Когда в камере звучало это начальственное приглашение с предпосланием чьей-либо фамилии, разно оно принималось заключенными - в зависимости от того, кто, по какому делу и к какому следователю требовался. В настоящее время советские следователи пообтесались и приобрели известную самостоятельность. В большинстве это скверные личности, но все-таки личности. Выучились рассуждать, вести логическую нить, не лишены смелости иметь собственное мнение и даже иногда проявлять некоторую личную инициативу, давая заключения, оппонирующие давлению с коммунистического верха. Имев удовольствие сталкиваться с этими полупочтенными деятелями в 1918, 1919 и 1921 годах, я могу засвидетельствовать, из года в год, большой прогресс в их диалектической ловкости, хотя и от первобытно грубых допросных приемов они, конечно, не отказались, а, напротив, по словам заключенных с темных низов, значительно их приумножили. Но сам я на себе грубого обращения не испытал, а потому могу говорить о нем лишь с рассказов соузников, - из них многие возвращались с допросов бледнее смерти и с лицами, залитыми слезами.

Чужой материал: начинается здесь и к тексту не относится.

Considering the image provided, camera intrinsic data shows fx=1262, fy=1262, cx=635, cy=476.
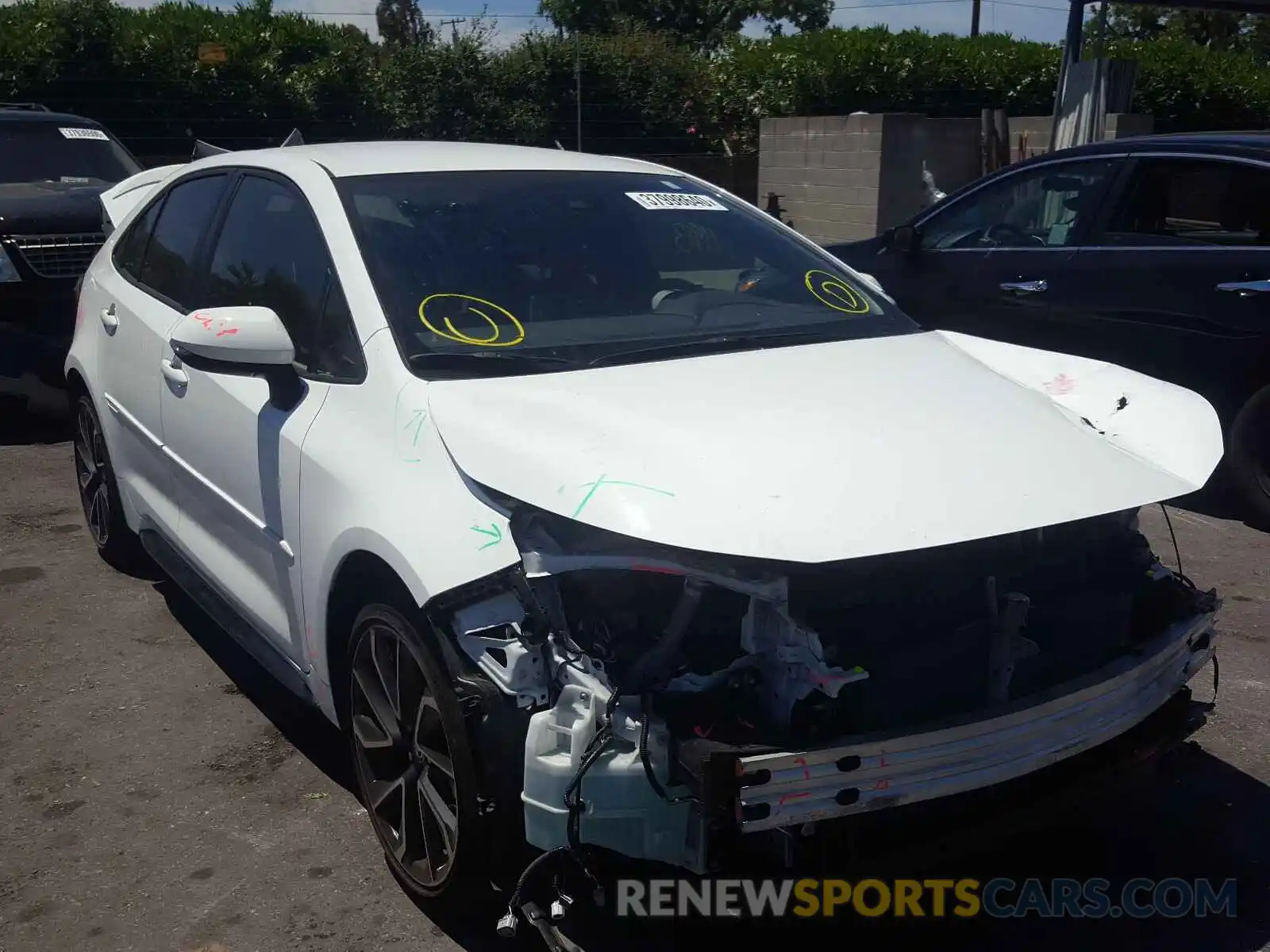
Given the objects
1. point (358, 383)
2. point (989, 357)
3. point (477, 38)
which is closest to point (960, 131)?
point (477, 38)

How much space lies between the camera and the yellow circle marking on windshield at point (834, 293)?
380 centimetres

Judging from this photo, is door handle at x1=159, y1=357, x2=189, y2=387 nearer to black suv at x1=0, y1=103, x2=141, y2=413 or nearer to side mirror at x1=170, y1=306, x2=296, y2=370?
side mirror at x1=170, y1=306, x2=296, y2=370

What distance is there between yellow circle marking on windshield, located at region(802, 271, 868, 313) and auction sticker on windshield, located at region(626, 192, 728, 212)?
435 mm

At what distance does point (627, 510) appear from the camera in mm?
2420

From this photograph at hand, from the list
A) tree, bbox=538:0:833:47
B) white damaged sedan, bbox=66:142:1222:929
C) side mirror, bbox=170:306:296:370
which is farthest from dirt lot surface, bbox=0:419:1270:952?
tree, bbox=538:0:833:47

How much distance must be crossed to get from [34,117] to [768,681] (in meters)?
8.70

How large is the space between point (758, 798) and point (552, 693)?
47 centimetres

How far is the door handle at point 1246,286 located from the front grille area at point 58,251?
6071 mm

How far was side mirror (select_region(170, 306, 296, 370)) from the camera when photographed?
3.21m

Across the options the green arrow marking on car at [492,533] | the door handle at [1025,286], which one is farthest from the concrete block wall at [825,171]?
the green arrow marking on car at [492,533]

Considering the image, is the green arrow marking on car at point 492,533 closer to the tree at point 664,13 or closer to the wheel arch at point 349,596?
the wheel arch at point 349,596

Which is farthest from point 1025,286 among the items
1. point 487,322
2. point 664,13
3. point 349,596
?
point 664,13

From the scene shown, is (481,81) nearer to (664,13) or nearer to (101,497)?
(101,497)

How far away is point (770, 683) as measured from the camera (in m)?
2.45
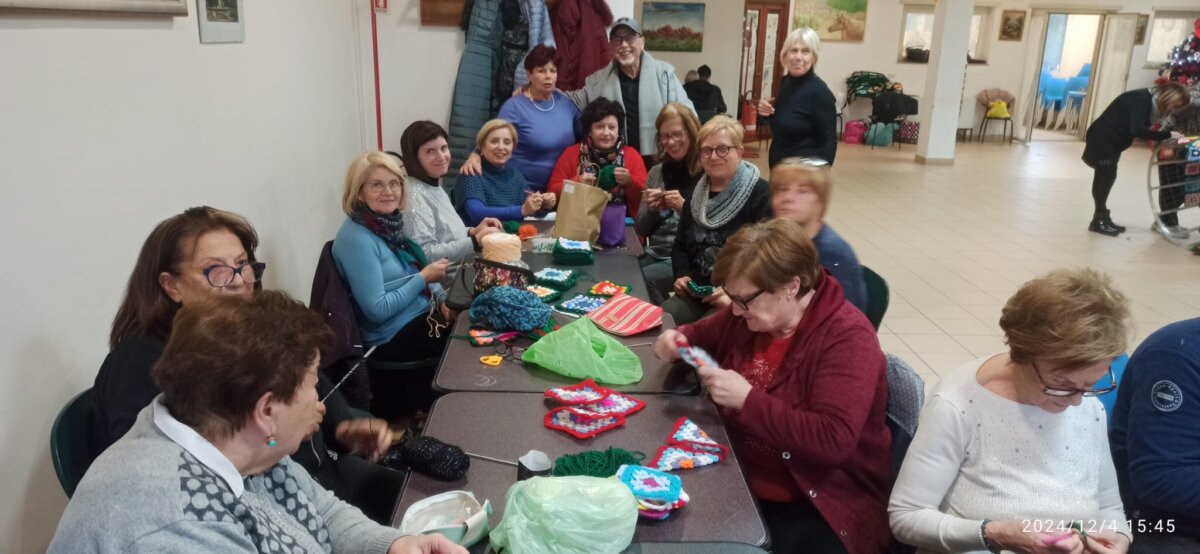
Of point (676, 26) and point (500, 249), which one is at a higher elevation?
point (676, 26)

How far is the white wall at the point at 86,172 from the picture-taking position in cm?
175

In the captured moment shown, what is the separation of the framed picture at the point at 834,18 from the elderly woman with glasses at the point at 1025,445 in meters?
13.3

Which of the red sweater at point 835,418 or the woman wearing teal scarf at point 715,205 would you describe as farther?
the woman wearing teal scarf at point 715,205

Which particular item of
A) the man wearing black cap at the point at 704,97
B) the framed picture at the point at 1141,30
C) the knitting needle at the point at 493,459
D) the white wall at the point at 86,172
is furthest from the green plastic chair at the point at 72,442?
the framed picture at the point at 1141,30

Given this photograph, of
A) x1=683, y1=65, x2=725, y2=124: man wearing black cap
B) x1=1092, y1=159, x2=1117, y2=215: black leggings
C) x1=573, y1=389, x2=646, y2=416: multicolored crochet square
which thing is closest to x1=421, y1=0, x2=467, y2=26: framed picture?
x1=573, y1=389, x2=646, y2=416: multicolored crochet square

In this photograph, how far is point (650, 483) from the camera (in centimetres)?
161

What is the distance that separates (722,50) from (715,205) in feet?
27.2

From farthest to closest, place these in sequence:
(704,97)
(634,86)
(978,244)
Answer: (704,97) → (978,244) → (634,86)

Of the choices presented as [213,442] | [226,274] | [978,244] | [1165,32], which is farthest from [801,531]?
[1165,32]

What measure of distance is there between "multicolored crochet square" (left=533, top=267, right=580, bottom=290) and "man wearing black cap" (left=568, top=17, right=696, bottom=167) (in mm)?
1895

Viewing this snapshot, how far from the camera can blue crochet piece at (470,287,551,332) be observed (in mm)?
2488

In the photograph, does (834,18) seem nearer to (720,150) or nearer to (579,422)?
(720,150)

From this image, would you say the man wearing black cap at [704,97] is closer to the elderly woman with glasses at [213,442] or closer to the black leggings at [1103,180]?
the black leggings at [1103,180]

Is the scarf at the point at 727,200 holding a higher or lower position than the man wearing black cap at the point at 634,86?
lower
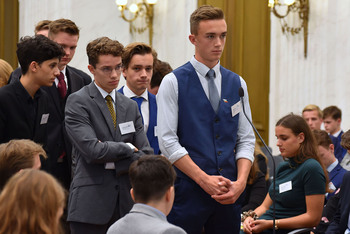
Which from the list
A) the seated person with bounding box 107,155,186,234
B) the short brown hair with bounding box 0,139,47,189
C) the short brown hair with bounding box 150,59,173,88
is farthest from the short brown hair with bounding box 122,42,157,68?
the seated person with bounding box 107,155,186,234

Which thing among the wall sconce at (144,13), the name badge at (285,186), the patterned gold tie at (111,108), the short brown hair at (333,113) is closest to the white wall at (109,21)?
the wall sconce at (144,13)

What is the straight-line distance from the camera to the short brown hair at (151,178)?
243cm

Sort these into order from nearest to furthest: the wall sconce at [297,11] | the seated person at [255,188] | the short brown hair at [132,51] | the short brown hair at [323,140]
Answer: the short brown hair at [132,51]
the seated person at [255,188]
the short brown hair at [323,140]
the wall sconce at [297,11]

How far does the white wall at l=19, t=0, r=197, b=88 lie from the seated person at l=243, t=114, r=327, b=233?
12.1 feet

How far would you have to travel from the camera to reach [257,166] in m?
4.97

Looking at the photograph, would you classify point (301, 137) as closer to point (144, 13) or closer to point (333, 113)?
point (333, 113)

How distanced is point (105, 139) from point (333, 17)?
5.86m

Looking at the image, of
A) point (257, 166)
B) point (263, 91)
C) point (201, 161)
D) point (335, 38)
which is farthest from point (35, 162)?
point (263, 91)

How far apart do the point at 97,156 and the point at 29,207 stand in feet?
3.58

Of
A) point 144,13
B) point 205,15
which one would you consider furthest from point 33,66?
point 144,13

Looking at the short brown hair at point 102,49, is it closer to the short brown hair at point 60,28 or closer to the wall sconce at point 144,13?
the short brown hair at point 60,28

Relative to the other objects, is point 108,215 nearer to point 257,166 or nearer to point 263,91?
point 257,166

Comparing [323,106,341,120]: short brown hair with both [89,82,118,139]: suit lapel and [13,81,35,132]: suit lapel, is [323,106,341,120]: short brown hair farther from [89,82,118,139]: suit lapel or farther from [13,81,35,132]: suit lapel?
[13,81,35,132]: suit lapel

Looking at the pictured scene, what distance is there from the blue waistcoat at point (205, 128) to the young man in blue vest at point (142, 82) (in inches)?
26.4
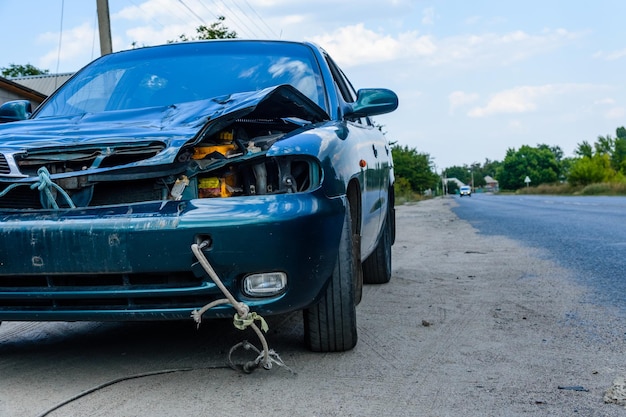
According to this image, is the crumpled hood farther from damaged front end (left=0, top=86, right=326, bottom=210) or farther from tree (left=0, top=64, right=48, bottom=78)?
tree (left=0, top=64, right=48, bottom=78)

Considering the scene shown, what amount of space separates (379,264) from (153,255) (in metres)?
3.19

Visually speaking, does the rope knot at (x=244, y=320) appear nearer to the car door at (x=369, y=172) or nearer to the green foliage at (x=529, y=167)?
the car door at (x=369, y=172)

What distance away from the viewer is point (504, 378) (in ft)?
10.2

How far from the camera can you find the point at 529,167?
511ft

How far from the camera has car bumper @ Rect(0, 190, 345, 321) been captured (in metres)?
2.98

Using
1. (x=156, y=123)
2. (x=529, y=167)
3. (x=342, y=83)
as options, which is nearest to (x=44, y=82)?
(x=342, y=83)

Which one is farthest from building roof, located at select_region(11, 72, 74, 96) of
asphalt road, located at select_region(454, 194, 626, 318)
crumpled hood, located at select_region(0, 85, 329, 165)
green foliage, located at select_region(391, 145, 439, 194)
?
green foliage, located at select_region(391, 145, 439, 194)

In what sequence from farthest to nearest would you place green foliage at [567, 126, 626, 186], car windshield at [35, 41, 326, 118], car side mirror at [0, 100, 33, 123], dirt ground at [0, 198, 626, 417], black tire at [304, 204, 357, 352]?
green foliage at [567, 126, 626, 186], car side mirror at [0, 100, 33, 123], car windshield at [35, 41, 326, 118], black tire at [304, 204, 357, 352], dirt ground at [0, 198, 626, 417]

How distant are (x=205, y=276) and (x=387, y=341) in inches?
49.2

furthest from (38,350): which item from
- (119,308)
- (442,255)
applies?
(442,255)

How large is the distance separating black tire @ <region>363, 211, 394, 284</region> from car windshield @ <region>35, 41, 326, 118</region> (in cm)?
170

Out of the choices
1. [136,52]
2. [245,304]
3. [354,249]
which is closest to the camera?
[245,304]

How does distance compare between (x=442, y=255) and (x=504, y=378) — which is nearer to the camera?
(x=504, y=378)

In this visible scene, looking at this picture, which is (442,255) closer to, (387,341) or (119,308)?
(387,341)
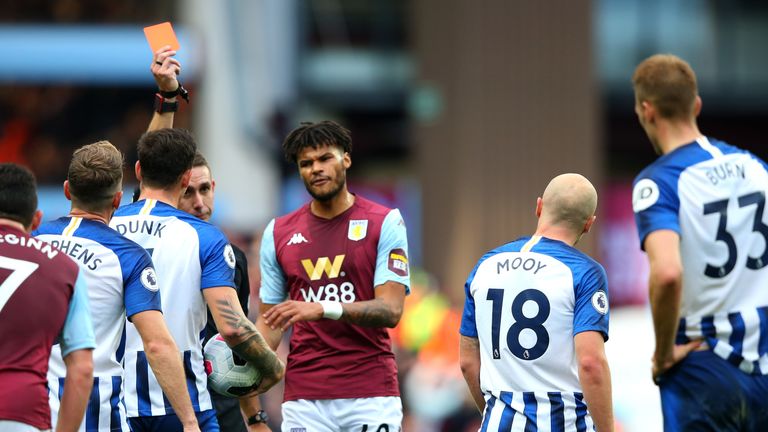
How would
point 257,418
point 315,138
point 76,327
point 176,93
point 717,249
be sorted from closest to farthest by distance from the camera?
point 76,327
point 717,249
point 315,138
point 257,418
point 176,93

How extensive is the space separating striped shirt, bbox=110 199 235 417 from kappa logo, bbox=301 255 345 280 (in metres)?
0.86

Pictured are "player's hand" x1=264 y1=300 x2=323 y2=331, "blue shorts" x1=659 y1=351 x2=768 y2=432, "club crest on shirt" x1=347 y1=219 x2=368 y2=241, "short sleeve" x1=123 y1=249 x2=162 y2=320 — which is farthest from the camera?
"club crest on shirt" x1=347 y1=219 x2=368 y2=241

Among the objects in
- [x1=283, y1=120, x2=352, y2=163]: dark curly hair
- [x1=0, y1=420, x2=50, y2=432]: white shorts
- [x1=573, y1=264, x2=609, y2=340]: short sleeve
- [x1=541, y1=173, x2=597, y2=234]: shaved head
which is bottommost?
[x1=0, y1=420, x2=50, y2=432]: white shorts

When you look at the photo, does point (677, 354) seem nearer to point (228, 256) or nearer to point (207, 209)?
point (228, 256)

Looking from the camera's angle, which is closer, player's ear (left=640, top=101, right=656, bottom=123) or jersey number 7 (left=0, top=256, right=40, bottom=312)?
jersey number 7 (left=0, top=256, right=40, bottom=312)

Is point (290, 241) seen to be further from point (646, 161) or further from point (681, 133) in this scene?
point (646, 161)

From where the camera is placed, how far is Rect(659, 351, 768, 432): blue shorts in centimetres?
620

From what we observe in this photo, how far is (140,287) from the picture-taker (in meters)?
6.35

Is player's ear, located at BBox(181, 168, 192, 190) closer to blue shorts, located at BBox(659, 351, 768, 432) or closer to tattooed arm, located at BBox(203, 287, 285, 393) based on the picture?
tattooed arm, located at BBox(203, 287, 285, 393)

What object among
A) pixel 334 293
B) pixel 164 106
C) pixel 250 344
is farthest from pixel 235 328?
pixel 164 106

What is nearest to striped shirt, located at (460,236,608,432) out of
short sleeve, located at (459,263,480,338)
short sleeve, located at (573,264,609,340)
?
short sleeve, located at (573,264,609,340)

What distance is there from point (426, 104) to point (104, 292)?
666 inches

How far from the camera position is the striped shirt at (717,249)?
6.26 m

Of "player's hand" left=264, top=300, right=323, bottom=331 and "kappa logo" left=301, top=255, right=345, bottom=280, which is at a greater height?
"kappa logo" left=301, top=255, right=345, bottom=280
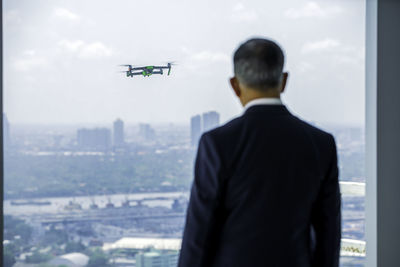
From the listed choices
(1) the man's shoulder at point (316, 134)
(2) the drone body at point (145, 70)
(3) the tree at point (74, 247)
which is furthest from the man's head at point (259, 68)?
(3) the tree at point (74, 247)

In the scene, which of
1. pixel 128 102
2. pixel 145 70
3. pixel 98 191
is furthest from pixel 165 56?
pixel 98 191

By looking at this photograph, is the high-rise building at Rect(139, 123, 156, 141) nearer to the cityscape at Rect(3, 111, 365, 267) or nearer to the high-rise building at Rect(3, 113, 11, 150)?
the cityscape at Rect(3, 111, 365, 267)

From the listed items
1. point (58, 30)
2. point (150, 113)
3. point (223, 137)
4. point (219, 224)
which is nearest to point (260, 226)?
point (219, 224)

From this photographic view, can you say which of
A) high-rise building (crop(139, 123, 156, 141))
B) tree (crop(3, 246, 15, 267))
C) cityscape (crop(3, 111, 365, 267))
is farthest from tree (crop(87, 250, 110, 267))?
high-rise building (crop(139, 123, 156, 141))

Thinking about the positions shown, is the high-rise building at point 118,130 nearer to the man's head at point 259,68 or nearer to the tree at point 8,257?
the tree at point 8,257

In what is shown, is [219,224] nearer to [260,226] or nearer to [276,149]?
[260,226]

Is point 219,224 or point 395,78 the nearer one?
point 219,224
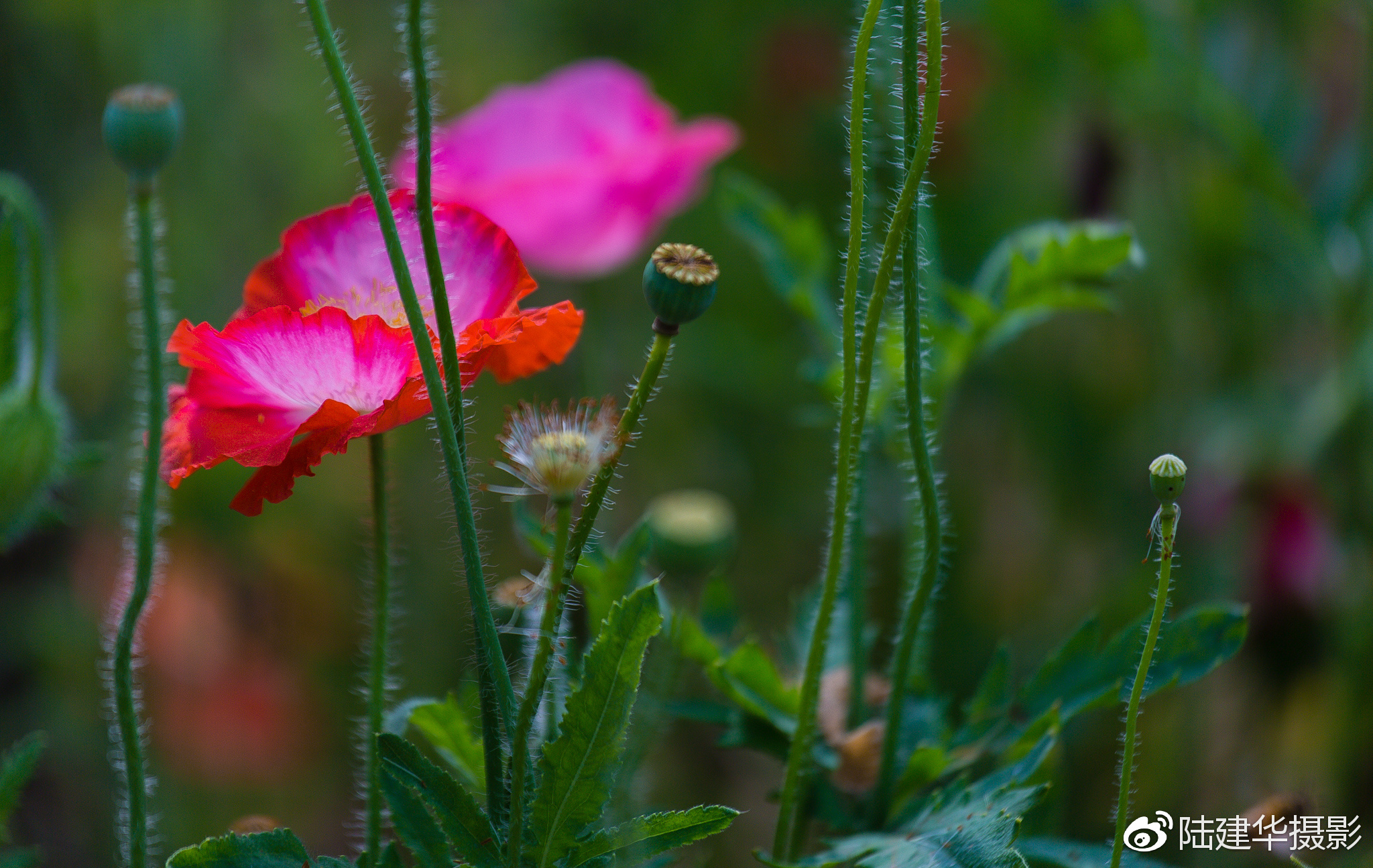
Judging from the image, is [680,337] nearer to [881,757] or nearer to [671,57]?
[671,57]

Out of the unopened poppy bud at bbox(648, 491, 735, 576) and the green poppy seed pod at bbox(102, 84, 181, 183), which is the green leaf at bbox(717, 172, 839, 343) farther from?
the green poppy seed pod at bbox(102, 84, 181, 183)

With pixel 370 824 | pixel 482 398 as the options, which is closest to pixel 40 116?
pixel 482 398

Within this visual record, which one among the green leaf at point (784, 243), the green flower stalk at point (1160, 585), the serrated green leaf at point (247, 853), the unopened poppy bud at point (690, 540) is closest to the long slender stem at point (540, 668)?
the serrated green leaf at point (247, 853)

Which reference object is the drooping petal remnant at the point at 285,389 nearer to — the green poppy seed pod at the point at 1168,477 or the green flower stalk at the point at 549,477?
the green flower stalk at the point at 549,477

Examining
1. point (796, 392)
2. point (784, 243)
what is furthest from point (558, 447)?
point (796, 392)

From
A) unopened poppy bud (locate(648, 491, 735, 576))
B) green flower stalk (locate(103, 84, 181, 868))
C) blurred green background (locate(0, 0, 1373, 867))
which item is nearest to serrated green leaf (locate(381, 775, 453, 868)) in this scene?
green flower stalk (locate(103, 84, 181, 868))

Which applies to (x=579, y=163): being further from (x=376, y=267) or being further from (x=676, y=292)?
(x=676, y=292)
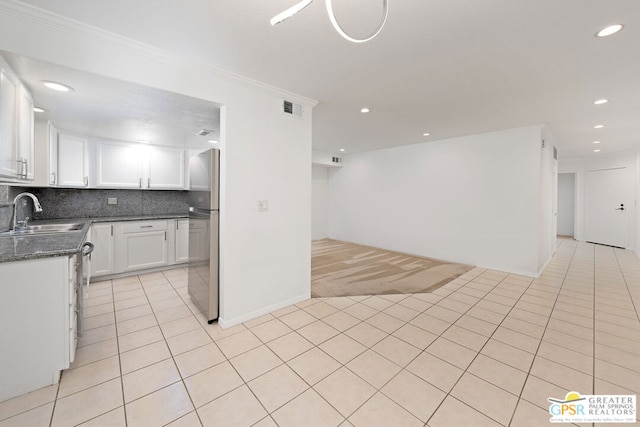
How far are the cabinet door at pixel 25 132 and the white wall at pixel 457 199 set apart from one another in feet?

Пытанных, в первый свой арест, я видел двух, но они подверглись пытке не на Гороховой, 2, а в комиссариате Измайловского полка, куда были взяты с улицы из толпы демонстрантов, протестовавших против упразднения свободной рыночной торговли. К нам привезли их после того, как вымучили у них "признание". Один, пожилой еврей, попал в толпу (на Знаменской площади, помнится) совершенно случайно, а выхвачен был из нее красноармейцами по старому рецепту - брать и объявлять зачинщиком, наудачу, первого, в чей шиворот вцепится засунутая в народную гущу полицейская лапа. Этот еврей, как только вошел к нам в камеру, повалился на первую же свободную постель лицом к стене и больше уже не вставал, покуда его опять не увезли куда-то. Он был страшно избит прикладами по телу и кулаками по лицу, не владел вывихнутою левою рукою и не мог без стона ступить на правую ногу: оттоптали в комиссариате пальцы каблуками, вымогая, чтобы согласился подписать протокол. Другой пытанный, мальчишка лет 15 - 16, лоточник, продавец папирос, опух избитым лицом, словно его осы изъели. Особенно ужасный вид имели глаза, одновременно и выпученные из орбит, и заплывшие опухолью, - соединение, казалось бы, несоединимого, - чего я никак не мог бы вообразить, если бы не видал сам. Попробуйте представить себе лицо-маску - плоский, слегка бугристый сине-багровый блин: нос едва намечается, слившись со щеками, а по сторонам его выперли два кожные столбика, как у рыбки-телескопа, и на поверхности их мигают два глаза, но не огромные, как у той рыбки, а крохотные, еле мерцающие и сквозь слезы и слизь, густо кровавого, краснее кроличьих глаз, цвета. Смотрю - и понять не могу: что с этим парнем делали, каким инструментом обрабатывали его, чтобы привести в такой невообразимый вид? Оказывается - очень просто. Два красноармейца держали его за руки, а комиссар, стоя перед ним, тыкал ему в глаза указательными перстами.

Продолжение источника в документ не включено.